Cory Brown: [22:48] I think the thing to keep in mind, though, is that one of the things that functional programming attempts to do is to isolate side effects, right? Things that happen outside of the function that are observable. And so, things like hooks are an attempt to kind of wrap around that and say, I’m going to take these things that are visible outside the function, and I’m going to kind of keep it right here and tuck it away and keep it separated from everything else. I don’t think you’re wrong, Robbie, at all in saying that it is easier in terms of writing the code to say this dot state equals this thing dot. What tends to, at least from a person of functional influence would argue like that’s all well and good, but you can’t control you can’t make any guarantees about who is updating that state and where and to what and all that. And so, in an attempt to kind of create those guarantees, you have these mechanisms like hooks and stuff. And to be clear, I think there’s definitely room for improvements on hooks, even though I do think it’s an improvement over the old class model for React components at least. Who was it? Again, with my name problem, the creator of closure, I think who said that, or maybe I’m just remembering who it was at all, but something along the lines of the shared mutable state is the root of all evil. That’s exactly what, at least in terms of inside of a class, your various methods that have access to this shared mutual state. I think things like private fields and private methods and stuff really go a long way in taming that. But it’s not mathematically pure. It’s not mathematically pure.
Robbie Wagner: [24:37] Yeah. See, I don’t care about being pure. I care about it being easy developer experience wise. But I get that a lot of people want to really engineer stuff so hard that it’s impossible to do the wrong thing, and that’s fine.
Cory Brown: [24:52] Where do you want the DX to come from? You want it to be at authorship time or in production when there’s a bug? And I think the functional camp wants to say I’d rather not deal with bugs as much as possible. I’m going to go through a lot of extra effort up front to try to make as many guarantees about there not being any. And that means the developer experience upfront side of it is going to be a little more cumbersome and tedious and mentally taxing, whereas I think there’s a good argument to say yeah, but maybe that’s too much.

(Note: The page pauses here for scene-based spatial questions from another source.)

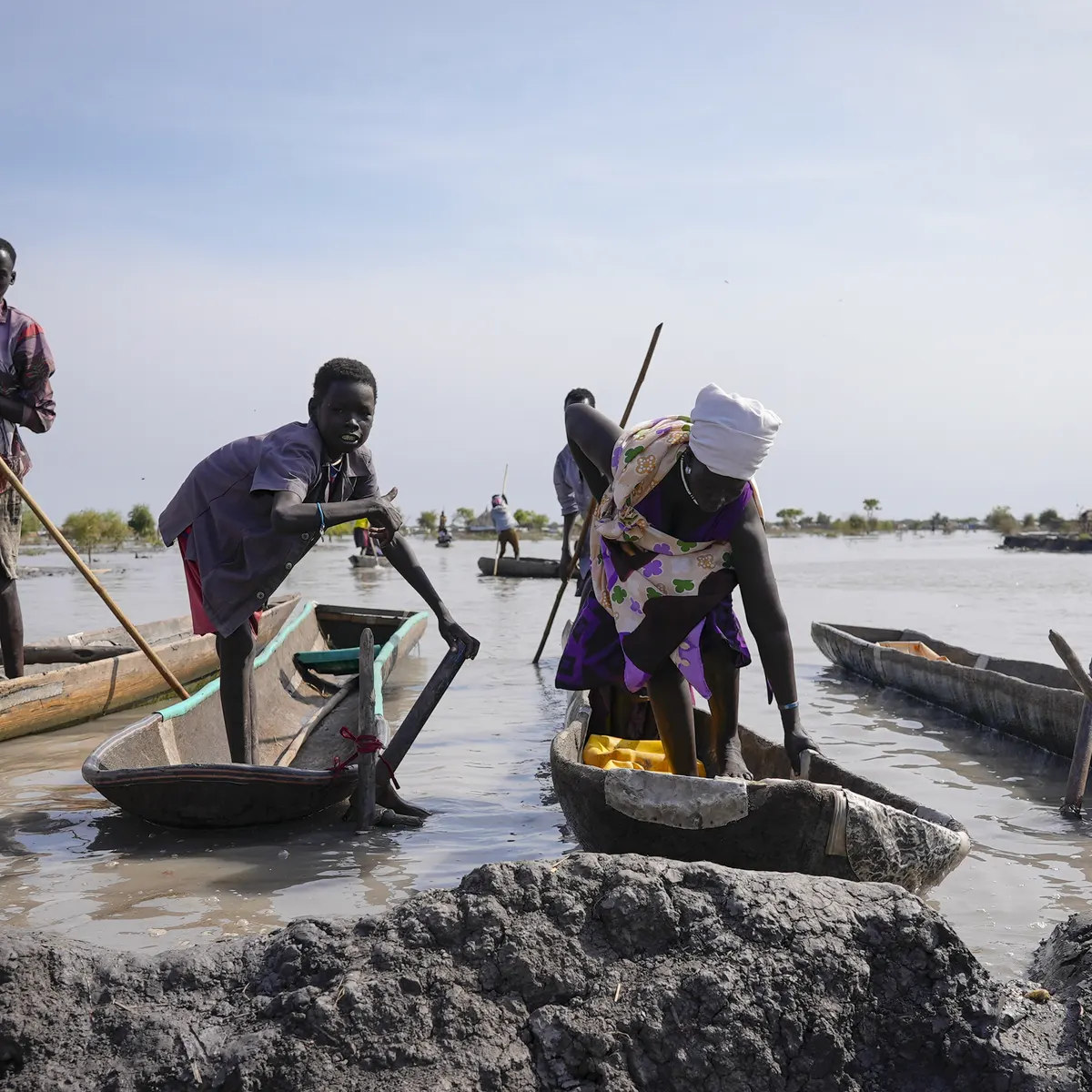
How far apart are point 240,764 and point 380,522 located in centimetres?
89

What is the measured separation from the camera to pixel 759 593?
10.4 feet

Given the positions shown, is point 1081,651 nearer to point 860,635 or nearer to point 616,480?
point 860,635

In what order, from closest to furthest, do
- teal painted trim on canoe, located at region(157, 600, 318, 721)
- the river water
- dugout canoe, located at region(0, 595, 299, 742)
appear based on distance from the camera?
the river water → teal painted trim on canoe, located at region(157, 600, 318, 721) → dugout canoe, located at region(0, 595, 299, 742)

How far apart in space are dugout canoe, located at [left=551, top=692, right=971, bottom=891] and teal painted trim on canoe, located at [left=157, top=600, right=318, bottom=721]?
192 cm

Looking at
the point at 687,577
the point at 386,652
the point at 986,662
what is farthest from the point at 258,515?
the point at 986,662

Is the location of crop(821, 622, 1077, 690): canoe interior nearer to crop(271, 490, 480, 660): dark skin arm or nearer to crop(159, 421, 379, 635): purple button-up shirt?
crop(271, 490, 480, 660): dark skin arm

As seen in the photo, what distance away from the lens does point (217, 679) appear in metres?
4.44

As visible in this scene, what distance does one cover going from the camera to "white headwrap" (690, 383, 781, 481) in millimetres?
2857

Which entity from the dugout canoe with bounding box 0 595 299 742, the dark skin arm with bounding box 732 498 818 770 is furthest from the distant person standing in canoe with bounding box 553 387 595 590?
the dark skin arm with bounding box 732 498 818 770

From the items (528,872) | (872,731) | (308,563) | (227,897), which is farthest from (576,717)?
(308,563)

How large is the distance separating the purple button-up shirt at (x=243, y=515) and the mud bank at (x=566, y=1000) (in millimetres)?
1796

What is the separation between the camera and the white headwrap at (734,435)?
2.86 m

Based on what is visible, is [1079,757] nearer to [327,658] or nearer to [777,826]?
[777,826]

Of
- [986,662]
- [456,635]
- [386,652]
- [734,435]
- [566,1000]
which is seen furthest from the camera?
[986,662]
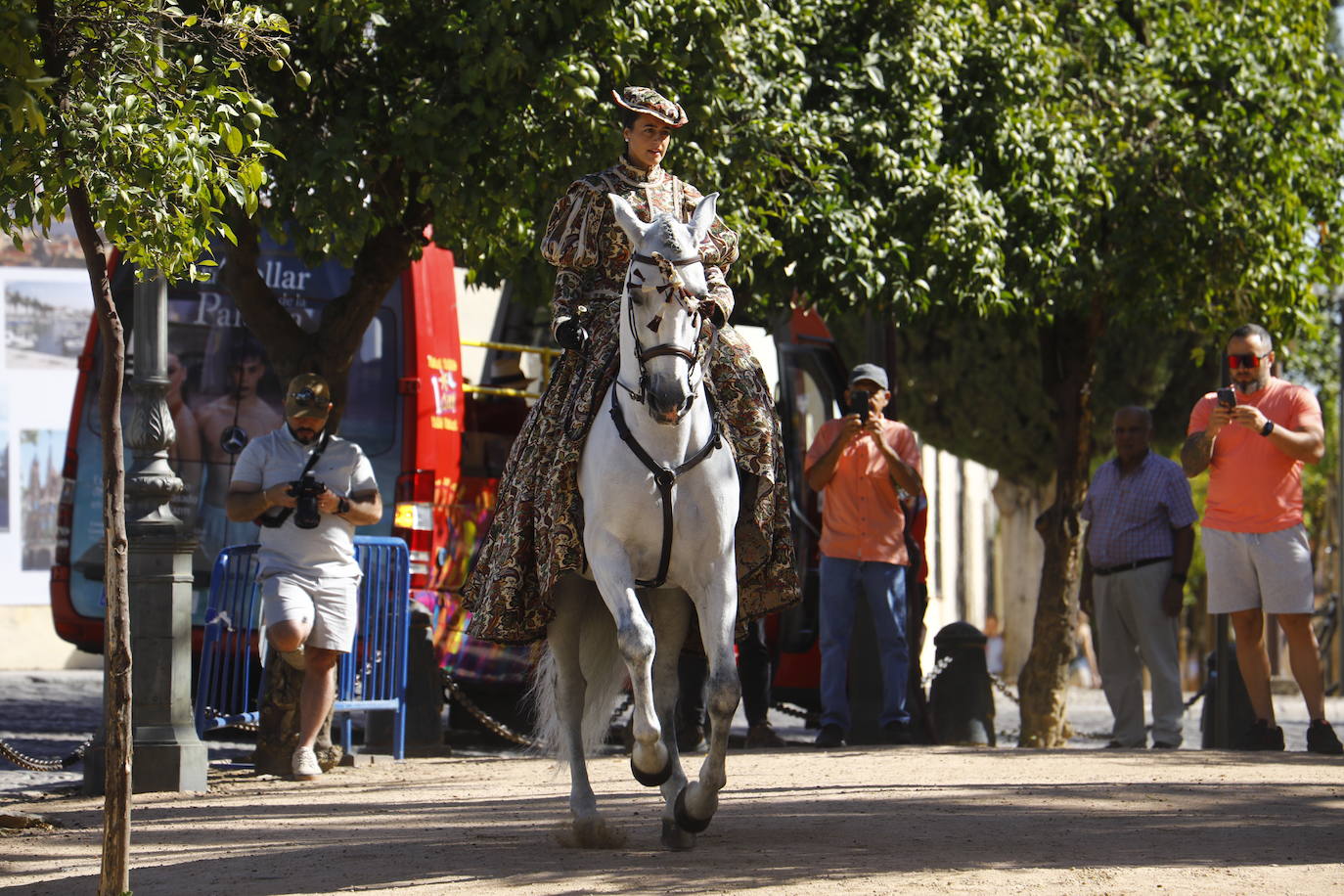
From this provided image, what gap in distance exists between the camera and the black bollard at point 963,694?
1292 cm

Chuck Carpenter: [25:27] So essentially saying that I think both camps are trying to address that in different ways. So, I think that what you’re saying is, okay, the functional camp, let’s just say, like the React not as a library but as a framework. They’re trying to build it into the API, that you can’t make those kinds of mistakes if you’re following docs in the API. And I think, conversely, things like Ember are trying to do it by saying we have a robust testing framework across three different layers. Right. And that’s another way to prevent bugs, potentially, as well as long as the business contract is followed and you write tests, I think tests are a way to do that versus the framework API.
Cory Brown: [26:11] Yeah. I’m not in the business of telling people that they’re wrong for preferring object-oriented or class-based or anything. It’s fine. But my predilections, my proclivities lie elsewhere personally. And again, I think it’s great. I’ve already seen ideas from the object-oriented world come in and benefit the functional world, and vice versa. The functional world come in and really improve the object-oriented world. So, I don’t want to see either of them go away, even as I choose to essentially wholly live on one side.
Chuck Carpenter: [26:47] Yeah. Just speaks again. I kind of come back to these are patterns in your experience that has enabled you to write successful software for various companies.
Cory Brown: [27:01] Successful enough.
Chuck Carpenter: [27:01] Right? Yeah. I mean, things work, people keep hiring you. Something must be going. Okay.
Cory Brown: [27:07] Or I’m really good at fooling them.
Chuck Carpenter: [27:09] Or they’re just desperate.
Cory Brown: [27:10] Yeah. I mean I could be mental.
Chuck Carpenter: [27:12] I think you talk a big game, but then the output is Cory, why does it take you three weeks to change the color of this button? You know, we want it red. Stop arguing.
Robbie Wagner: [27:23] Well, which red? I’m really trying to figure out which one is the best looking.
Chuck Carpenter: [27:27] Yes. A hue of red is…
Cory Brown: [27:30] What really is red.
Chuck Carpenter: [27:31] Yeah. What do you mean by red? Red in what language? Rojo. Sorry, I’m in a real foreign language mode since I recently returned from Europe. Rosso is what it would be in Italian. Rosso, Bianco, Nero.
Cory Brown: [27:49] Dearg in Scottish Gaelic.
Chuck Carpenter: [27:51] Oh, wow. Are you Scottish?
Cory Brown: [27:53] I am, but that’s not why I’m learning it. It’s just interesting to me.
Chuck Carpenter: [27:58] Why not Irish Gaelic.
Cory Brown: [27:59] I don’t know. I don’t have a good reason.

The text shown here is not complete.